Tuesday, June 29, 2010

Make Do...

Last night I had my geometry set out; compass, set square, protractor. I was trying to design a pattern for a sunhat.  Send Max out for a minute in the sunshine without a hat, even if he's slathered in factor 50 and his ears start bubbling. It's not pretty, let alone healthy.  The past few years have seen lots of sunhats grace our home, but they seem to go missing with alarming frequency.  So rather than buy yet another one to lose to the wind, it seemed only right to turn to my bag of fabric scraps and my trusty geometry set.
Various parts of my super soft Seven jeans that ripped at the knees (and elsewhere...) have now been reincarnated in my attempts to patch up my childrens' clothes, and I thought I'd use the last remnants to test out a hat pattern.   And so the Recycled Seven jeans sunhat was born.
While I was pouring over my tracing paper and trying to remember some rusty facts about circumferences and radii (is that the plural of a radius?) it occurred to me that making clothing patterns would have been a much more sensible use of my GCSE Maths class than struggling with vectors, which always alluded me.  What about it Mrs Scott, in your apricot pencil skirt?
Turns out pattern making is, in fact, a lot harder than actually just sitting down and making a hat. 3D is somehow more meaningful than 2D. I cut a beautiful circle with a 16cm radius (yes, it is radii, but you don't need it in the plural) and then I fairly quickly abandoned the paper and mathematics and just got on with making the hat.

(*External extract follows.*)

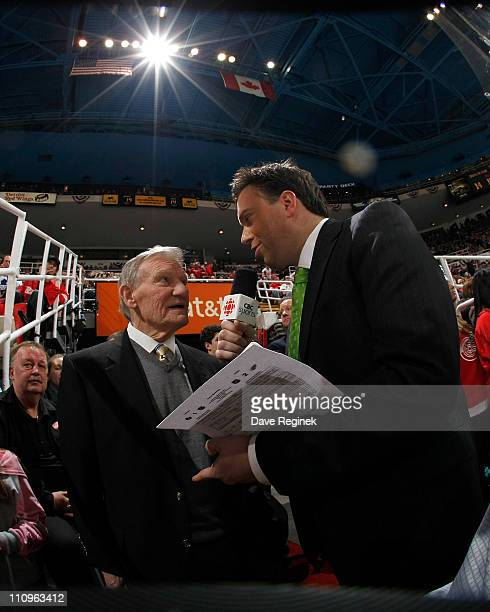 Elliotte Friedman of CBC Sports Canada interviews former Red Wing Jonny Wilson during an NHL game between the Toronto Maple Leafs and the Detroit Red...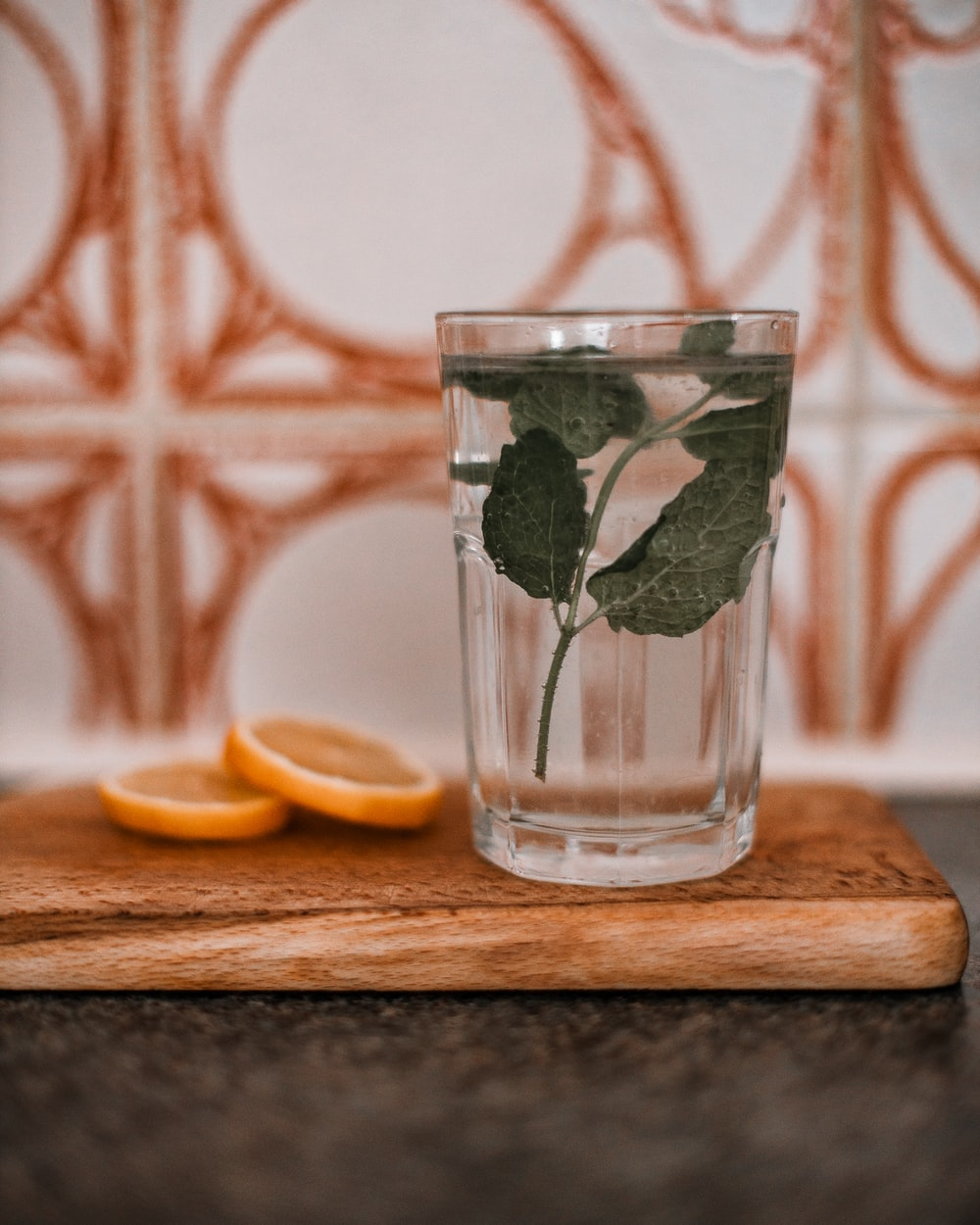 clear drinking glass with water and sliced lemon on brown wooden chopping board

I think the finished article still needs some work but it's hot these days and we are in need of the hat, so it is prematurely off the production line and being put to use.  It was actually meant to be the 'test' hat that I would then remake in nicer fabric, but then Max gave me a hand at the sewing machine while Oli was sleeping, and decided he wanted that hat, his hat and no other.  Working at a sewing machine with a four year old is both enlivening and infuriating. There were lots of questions about the mechanics of the machine, particularly about the foot and the little jagged bits that help feed the fabric under the needle.  It reminded me that there are parts of the machine I still don't fully understand or know the names of, and it is especially useful having the very person you are designing for so close to hand.  His head was almost permanently in my way.  Less useful is it, when you look on the floor for a dropped pin and find your stitch and tension adjusted by the time you sit back up again.  Luckily the spool ran out half way through so we had the very exciting diversion of putting thread on a bobbin.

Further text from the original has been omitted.